● **Short task**
Reproduce every line of the material below, but drop the pictures.

(Spatial relationship records)
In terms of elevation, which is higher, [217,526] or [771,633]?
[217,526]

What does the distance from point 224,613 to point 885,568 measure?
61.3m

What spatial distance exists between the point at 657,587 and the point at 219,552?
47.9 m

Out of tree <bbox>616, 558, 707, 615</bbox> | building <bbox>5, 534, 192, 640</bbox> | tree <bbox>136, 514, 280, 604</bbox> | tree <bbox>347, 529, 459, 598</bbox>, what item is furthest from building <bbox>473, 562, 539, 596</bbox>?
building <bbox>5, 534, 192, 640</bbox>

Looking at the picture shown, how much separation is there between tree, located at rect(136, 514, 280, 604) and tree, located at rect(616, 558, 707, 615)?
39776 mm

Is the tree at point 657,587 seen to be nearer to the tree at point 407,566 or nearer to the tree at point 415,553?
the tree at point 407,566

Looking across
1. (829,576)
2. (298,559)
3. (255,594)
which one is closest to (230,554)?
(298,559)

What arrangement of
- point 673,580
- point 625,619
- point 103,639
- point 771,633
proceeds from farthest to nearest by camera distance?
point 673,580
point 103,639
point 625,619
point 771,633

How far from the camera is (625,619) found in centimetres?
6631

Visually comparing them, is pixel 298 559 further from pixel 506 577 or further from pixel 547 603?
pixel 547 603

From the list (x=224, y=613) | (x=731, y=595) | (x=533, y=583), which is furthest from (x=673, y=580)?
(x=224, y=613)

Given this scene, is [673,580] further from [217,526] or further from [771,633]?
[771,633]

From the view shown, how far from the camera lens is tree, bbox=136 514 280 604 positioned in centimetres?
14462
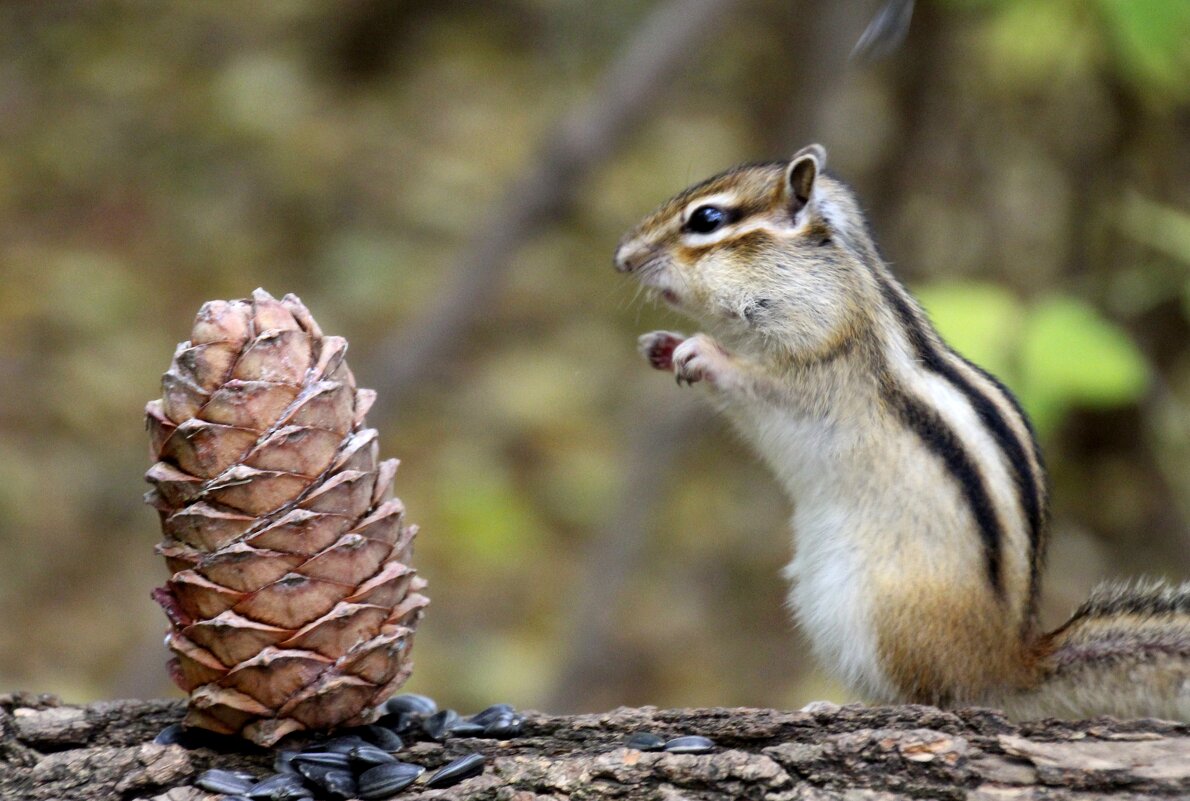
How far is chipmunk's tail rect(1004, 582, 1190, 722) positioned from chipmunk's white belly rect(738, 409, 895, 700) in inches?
10.9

● **Completed exercise**
In terms of elevation, which is higher, [217,526] or [771,633]?
[217,526]

What does the distance from point 224,613 to point 885,568 measure?
61.3m

What spatial distance exists between the point at 657,587 and the point at 219,552?
47.9 m

Out of tree <bbox>616, 558, 707, 615</bbox> | building <bbox>5, 534, 192, 640</bbox> | tree <bbox>136, 514, 280, 604</bbox> | tree <bbox>347, 529, 459, 598</bbox>, what item is furthest from building <bbox>473, 562, 539, 596</bbox>?
building <bbox>5, 534, 192, 640</bbox>

Looking at the picture shown, how much separation is there between tree, located at rect(136, 514, 280, 604) and tree, located at rect(616, 558, 707, 615)?
39776 mm

Is the tree at point 657,587 seen to be nearer to the tree at point 407,566 or nearer to the tree at point 415,553?
the tree at point 407,566

Looking across
1. (829,576)
2. (298,559)
3. (255,594)
which one is closest to (230,554)?
(298,559)

What arrangement of
- point 673,580
- point 625,619
- point 103,639
- point 771,633
proceeds from farthest to nearest by camera distance?
point 673,580
point 103,639
point 625,619
point 771,633

How far from the camera is (625,619) found in centimetres?
6631

Visually comparing them, is pixel 298 559 further from pixel 506 577 or further from pixel 547 603?
pixel 547 603

From the list (x=224, y=613) | (x=731, y=595) | (x=533, y=583), which is furthest from (x=673, y=580)?
(x=224, y=613)

Given this scene, is [673,580] further from [217,526] or further from [771,633]?
[771,633]

From the view shown, how far from the camera lens is tree, bbox=136 514 280 604 positioned in centimetres?
14462
How far is chipmunk's tail rect(1004, 582, 1190, 722) positioned from chipmunk's white belly rect(738, 409, 895, 700) in inches?
10.9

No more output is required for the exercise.